| GIVEN PROBLEM |
Give back exactly the lines running from the line with "In this view, is" to the end of the entries, and only those lines.

| EXCERPTED DATA |

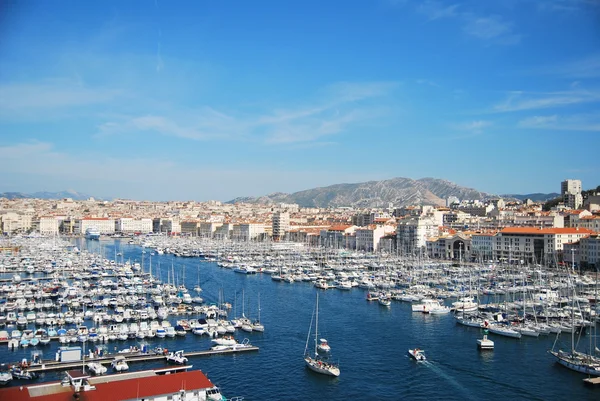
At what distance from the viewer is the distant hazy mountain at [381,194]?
487 feet

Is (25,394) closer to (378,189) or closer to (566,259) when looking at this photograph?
(566,259)

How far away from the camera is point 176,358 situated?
1212 centimetres

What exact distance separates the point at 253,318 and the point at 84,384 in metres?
8.27

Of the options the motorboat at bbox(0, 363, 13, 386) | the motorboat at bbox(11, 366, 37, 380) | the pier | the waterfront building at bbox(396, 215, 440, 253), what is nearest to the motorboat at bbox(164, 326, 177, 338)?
the pier

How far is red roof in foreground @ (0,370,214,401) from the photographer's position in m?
8.38

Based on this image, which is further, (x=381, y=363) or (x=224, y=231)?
(x=224, y=231)

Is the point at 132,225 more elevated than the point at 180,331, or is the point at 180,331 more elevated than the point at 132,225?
the point at 132,225

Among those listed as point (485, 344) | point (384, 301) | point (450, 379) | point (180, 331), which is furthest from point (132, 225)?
point (450, 379)

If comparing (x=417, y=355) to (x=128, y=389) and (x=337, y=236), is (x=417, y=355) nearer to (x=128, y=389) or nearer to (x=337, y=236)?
(x=128, y=389)

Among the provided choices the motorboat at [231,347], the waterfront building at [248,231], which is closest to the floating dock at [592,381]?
the motorboat at [231,347]

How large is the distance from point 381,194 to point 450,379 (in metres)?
152

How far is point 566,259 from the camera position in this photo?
2927 cm

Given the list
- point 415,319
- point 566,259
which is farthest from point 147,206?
point 415,319

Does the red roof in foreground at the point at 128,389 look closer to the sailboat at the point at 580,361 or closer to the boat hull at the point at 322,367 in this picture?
the boat hull at the point at 322,367
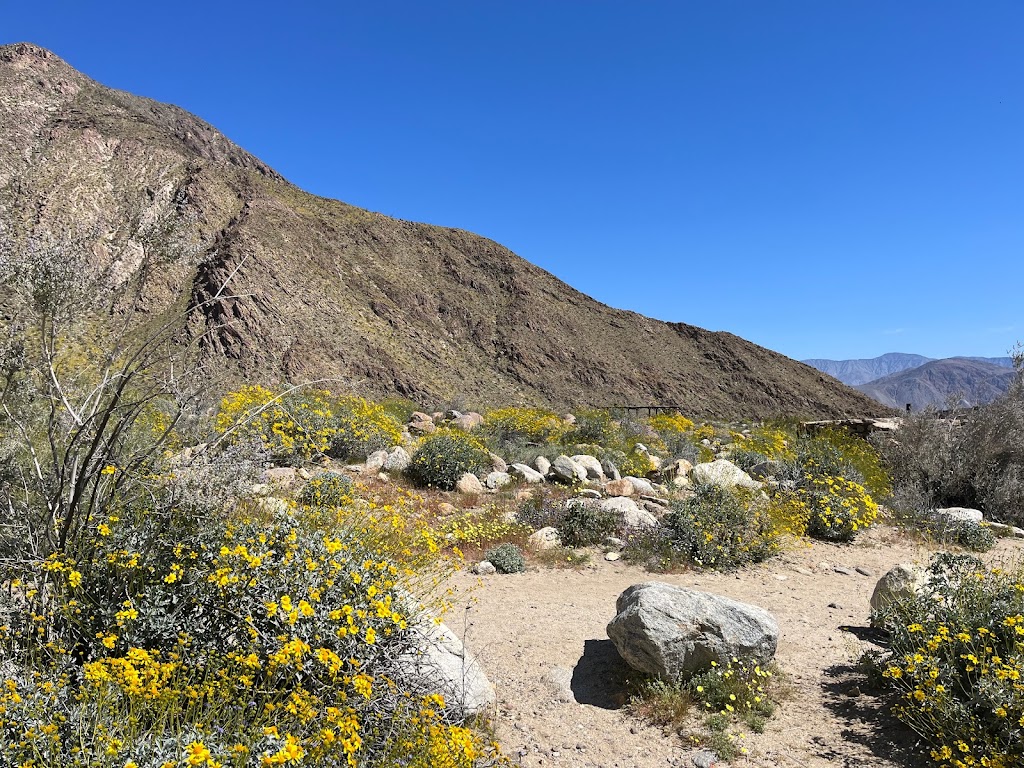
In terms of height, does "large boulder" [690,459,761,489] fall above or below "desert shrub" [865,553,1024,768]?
above

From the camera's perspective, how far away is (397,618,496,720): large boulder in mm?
3342

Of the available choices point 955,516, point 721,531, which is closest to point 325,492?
point 721,531

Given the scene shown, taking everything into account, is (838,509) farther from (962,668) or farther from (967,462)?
(962,668)

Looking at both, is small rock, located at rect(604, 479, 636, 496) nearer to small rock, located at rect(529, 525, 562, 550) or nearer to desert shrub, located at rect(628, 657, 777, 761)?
small rock, located at rect(529, 525, 562, 550)

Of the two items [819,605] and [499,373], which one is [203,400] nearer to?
[819,605]

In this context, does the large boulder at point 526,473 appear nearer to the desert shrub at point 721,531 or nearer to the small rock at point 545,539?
the small rock at point 545,539

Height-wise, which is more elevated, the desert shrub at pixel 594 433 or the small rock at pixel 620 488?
the desert shrub at pixel 594 433

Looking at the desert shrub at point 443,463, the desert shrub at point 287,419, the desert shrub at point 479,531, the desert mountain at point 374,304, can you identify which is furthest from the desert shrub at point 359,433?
the desert mountain at point 374,304

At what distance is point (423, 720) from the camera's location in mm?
2791

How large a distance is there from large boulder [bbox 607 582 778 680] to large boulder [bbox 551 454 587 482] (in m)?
6.43

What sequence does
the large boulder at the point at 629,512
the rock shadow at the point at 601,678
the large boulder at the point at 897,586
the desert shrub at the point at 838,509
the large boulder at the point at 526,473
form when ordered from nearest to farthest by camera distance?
1. the rock shadow at the point at 601,678
2. the large boulder at the point at 897,586
3. the large boulder at the point at 629,512
4. the desert shrub at the point at 838,509
5. the large boulder at the point at 526,473

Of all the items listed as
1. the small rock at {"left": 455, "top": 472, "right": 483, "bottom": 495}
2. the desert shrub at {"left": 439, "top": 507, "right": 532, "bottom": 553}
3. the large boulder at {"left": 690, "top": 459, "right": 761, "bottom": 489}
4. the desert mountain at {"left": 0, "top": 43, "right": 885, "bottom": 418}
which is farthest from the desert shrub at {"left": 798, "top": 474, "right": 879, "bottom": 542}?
the desert mountain at {"left": 0, "top": 43, "right": 885, "bottom": 418}

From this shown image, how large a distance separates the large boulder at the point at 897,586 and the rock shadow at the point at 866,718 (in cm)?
83

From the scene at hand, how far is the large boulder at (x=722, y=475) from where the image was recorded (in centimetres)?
1012
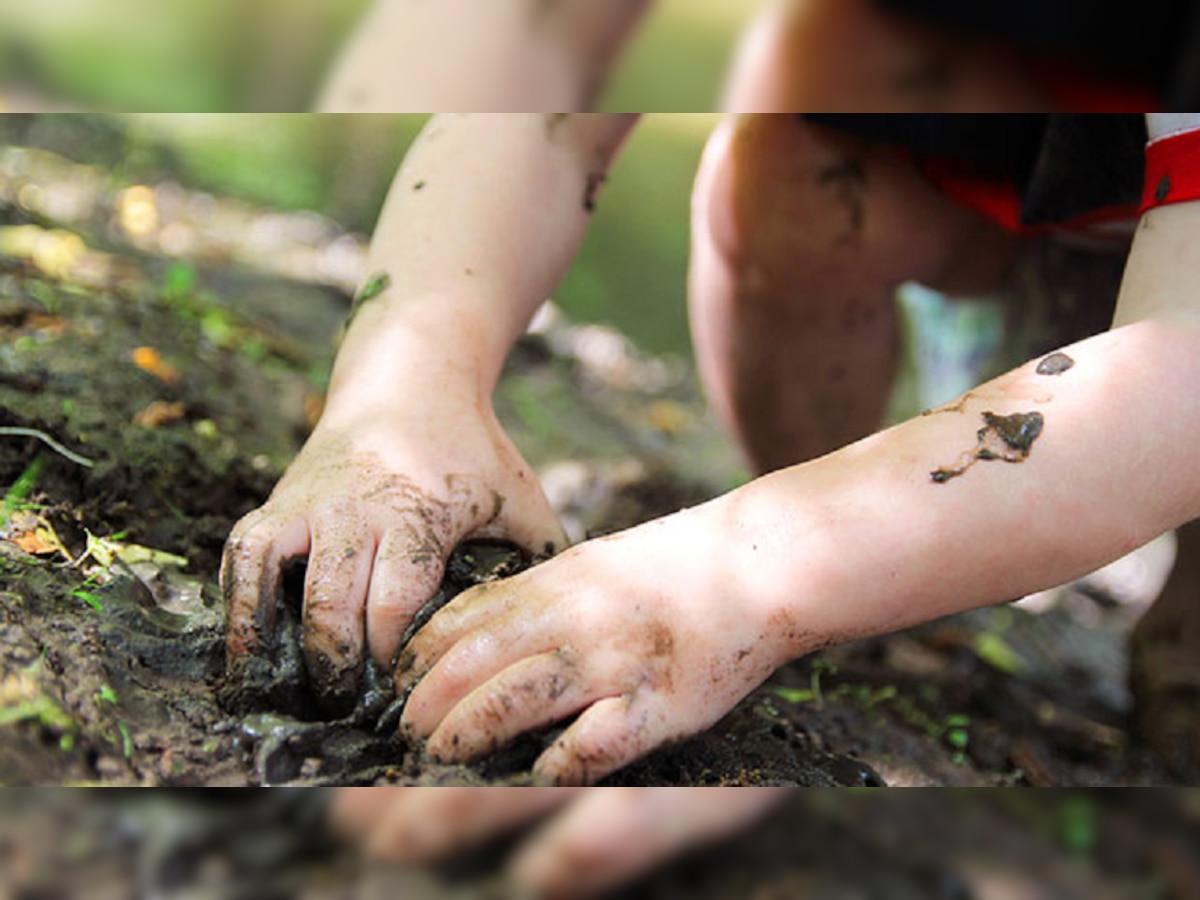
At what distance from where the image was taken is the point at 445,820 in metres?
0.39

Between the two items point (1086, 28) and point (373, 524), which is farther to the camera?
point (373, 524)

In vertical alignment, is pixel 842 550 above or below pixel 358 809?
below

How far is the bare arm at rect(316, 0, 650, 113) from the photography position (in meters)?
0.46

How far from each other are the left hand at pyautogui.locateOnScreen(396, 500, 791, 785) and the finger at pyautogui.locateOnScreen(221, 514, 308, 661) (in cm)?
12

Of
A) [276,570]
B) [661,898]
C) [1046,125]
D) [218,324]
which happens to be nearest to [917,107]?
[1046,125]

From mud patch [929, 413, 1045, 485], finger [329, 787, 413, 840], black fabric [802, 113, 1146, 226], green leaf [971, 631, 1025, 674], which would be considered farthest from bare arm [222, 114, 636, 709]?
green leaf [971, 631, 1025, 674]

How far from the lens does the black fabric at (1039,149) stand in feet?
2.42

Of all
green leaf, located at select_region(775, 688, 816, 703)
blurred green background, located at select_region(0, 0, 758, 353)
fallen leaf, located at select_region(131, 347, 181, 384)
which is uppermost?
blurred green background, located at select_region(0, 0, 758, 353)

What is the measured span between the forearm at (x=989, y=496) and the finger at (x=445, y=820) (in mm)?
462

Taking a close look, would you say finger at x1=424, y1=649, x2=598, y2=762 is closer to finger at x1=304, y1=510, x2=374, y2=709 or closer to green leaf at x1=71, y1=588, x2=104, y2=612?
finger at x1=304, y1=510, x2=374, y2=709

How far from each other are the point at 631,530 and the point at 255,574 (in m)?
0.30

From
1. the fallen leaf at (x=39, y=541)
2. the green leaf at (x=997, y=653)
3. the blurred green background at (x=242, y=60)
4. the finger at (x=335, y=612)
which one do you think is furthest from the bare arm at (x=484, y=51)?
the green leaf at (x=997, y=653)

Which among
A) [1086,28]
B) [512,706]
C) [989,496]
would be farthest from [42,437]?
[1086,28]

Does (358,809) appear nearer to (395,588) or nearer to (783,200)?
(395,588)
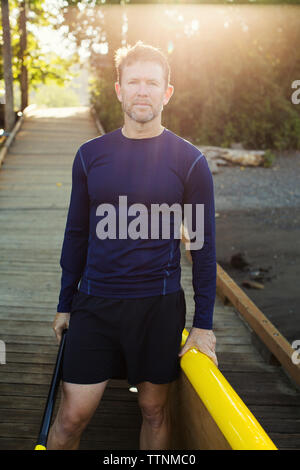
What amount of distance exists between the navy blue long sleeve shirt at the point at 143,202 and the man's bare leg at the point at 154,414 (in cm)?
38

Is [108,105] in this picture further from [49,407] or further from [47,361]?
[49,407]

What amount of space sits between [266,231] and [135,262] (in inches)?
397

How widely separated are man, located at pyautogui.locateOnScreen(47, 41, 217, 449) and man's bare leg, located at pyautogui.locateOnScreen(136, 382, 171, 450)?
1cm

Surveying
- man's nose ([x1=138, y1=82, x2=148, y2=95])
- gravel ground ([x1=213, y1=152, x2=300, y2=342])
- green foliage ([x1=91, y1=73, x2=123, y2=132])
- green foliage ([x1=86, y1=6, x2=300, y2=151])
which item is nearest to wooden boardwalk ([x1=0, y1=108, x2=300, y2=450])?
gravel ground ([x1=213, y1=152, x2=300, y2=342])

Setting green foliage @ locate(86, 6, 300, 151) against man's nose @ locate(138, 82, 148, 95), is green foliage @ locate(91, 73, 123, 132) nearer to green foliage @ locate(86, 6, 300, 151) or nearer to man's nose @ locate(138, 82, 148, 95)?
green foliage @ locate(86, 6, 300, 151)

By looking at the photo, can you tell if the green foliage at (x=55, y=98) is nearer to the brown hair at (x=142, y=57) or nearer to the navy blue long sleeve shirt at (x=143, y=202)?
the brown hair at (x=142, y=57)

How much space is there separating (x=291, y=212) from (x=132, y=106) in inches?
478

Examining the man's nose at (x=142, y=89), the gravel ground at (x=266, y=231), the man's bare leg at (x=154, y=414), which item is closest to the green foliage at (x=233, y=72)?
the gravel ground at (x=266, y=231)

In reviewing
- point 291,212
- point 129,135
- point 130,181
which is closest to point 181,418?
point 130,181

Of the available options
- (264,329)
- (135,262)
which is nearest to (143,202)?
(135,262)

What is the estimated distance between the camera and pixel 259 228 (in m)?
12.0

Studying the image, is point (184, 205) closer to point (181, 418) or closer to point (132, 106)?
point (132, 106)

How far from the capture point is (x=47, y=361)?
3.72m

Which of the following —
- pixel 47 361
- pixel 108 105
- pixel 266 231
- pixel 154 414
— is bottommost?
pixel 266 231
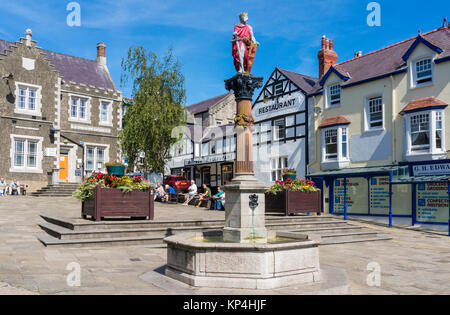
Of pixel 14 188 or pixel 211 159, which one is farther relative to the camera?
pixel 211 159

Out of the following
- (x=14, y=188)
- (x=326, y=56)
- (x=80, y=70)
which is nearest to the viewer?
(x=14, y=188)

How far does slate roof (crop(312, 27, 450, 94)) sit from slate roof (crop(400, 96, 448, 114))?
77.9 inches

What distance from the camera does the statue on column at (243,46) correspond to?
8.89 meters

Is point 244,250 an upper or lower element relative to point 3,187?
lower

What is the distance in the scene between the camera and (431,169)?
19500mm

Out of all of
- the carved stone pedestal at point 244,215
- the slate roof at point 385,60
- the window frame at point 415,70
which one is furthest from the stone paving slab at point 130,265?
the slate roof at point 385,60

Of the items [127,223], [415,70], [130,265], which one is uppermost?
[415,70]

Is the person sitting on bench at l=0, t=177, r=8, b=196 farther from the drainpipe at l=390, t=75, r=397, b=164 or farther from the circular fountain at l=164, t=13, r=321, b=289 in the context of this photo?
the drainpipe at l=390, t=75, r=397, b=164

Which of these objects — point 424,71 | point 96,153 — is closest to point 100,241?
point 424,71

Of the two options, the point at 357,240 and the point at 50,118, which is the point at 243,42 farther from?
the point at 50,118

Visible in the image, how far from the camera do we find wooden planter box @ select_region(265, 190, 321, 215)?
16.8 meters

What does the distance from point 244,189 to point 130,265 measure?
9.38ft

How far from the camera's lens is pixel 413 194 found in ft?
68.3
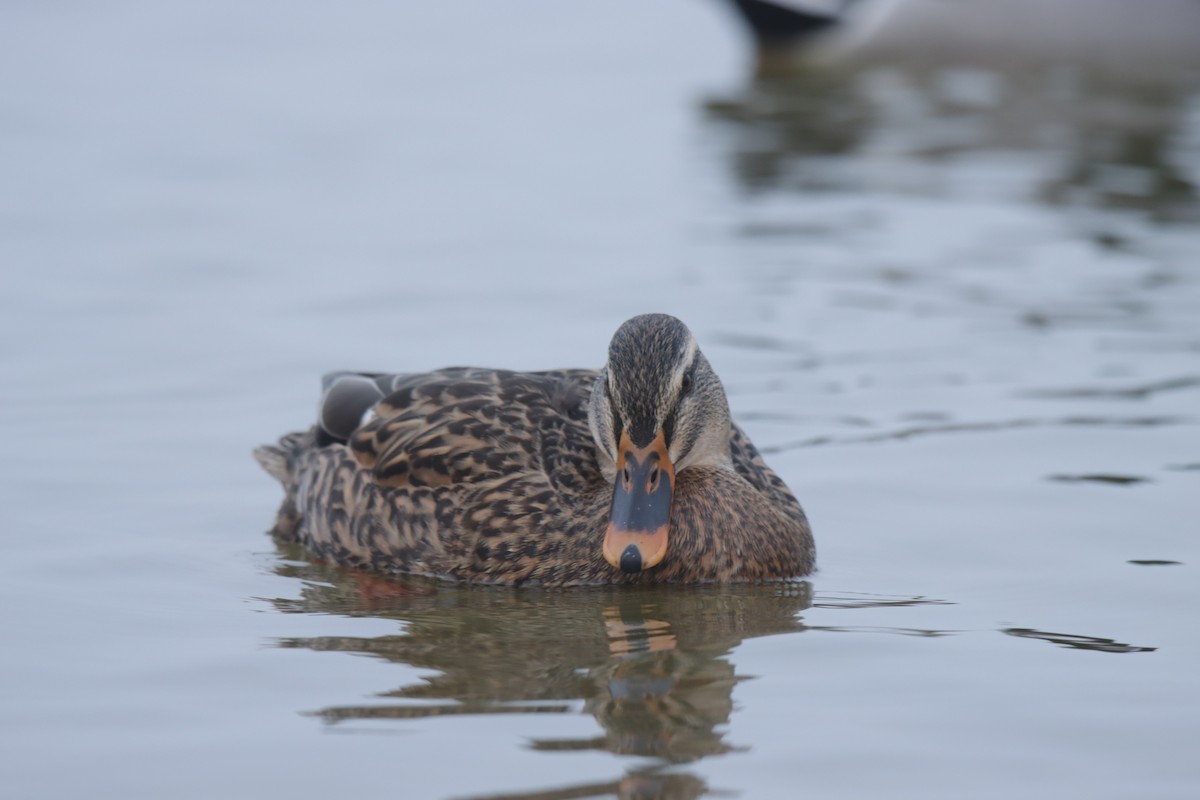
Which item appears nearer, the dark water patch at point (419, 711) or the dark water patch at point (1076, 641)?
the dark water patch at point (419, 711)

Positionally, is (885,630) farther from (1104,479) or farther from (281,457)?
(281,457)

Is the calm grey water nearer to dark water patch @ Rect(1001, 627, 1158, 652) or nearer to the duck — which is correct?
dark water patch @ Rect(1001, 627, 1158, 652)

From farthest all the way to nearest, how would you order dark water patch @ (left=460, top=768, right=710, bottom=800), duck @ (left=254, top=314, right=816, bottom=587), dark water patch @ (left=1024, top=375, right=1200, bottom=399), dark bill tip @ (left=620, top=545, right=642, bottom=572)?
dark water patch @ (left=1024, top=375, right=1200, bottom=399) < duck @ (left=254, top=314, right=816, bottom=587) < dark bill tip @ (left=620, top=545, right=642, bottom=572) < dark water patch @ (left=460, top=768, right=710, bottom=800)

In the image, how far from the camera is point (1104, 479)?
8.56 metres

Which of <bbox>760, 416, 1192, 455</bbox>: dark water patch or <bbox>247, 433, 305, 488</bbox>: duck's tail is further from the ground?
<bbox>760, 416, 1192, 455</bbox>: dark water patch

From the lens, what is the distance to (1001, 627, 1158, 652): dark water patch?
6.43 metres

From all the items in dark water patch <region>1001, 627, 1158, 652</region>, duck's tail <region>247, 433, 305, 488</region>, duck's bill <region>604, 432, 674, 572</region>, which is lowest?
dark water patch <region>1001, 627, 1158, 652</region>

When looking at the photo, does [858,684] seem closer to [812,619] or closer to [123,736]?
[812,619]

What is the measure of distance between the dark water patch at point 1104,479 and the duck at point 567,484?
141cm

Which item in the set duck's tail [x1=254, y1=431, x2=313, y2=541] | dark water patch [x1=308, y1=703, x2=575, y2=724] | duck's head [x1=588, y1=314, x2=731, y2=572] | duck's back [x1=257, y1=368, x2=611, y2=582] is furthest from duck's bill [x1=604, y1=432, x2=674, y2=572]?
duck's tail [x1=254, y1=431, x2=313, y2=541]

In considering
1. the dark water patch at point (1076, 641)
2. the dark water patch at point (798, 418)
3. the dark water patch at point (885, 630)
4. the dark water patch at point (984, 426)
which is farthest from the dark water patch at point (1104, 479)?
the dark water patch at point (885, 630)

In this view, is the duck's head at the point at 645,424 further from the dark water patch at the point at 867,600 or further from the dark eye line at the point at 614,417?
the dark water patch at the point at 867,600

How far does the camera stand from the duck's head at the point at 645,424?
23.2 ft

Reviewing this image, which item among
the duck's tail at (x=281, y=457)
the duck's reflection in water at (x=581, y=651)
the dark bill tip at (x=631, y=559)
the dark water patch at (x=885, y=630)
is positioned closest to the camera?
the duck's reflection in water at (x=581, y=651)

| SOLUTION FOR THIS EXERCISE |
In this view, is the duck's head at the point at 645,424 further from the dark water patch at the point at 867,600 or further from the dark eye line at the point at 614,417?
the dark water patch at the point at 867,600

How far does the camera stand from the duck's head at the point at 645,424?
23.2 ft

Reviewing this image, which item among
the duck's tail at (x=281, y=457)
the duck's reflection in water at (x=581, y=651)
the dark bill tip at (x=631, y=559)
the dark water patch at (x=885, y=630)
is positioned closest to the camera?
the duck's reflection in water at (x=581, y=651)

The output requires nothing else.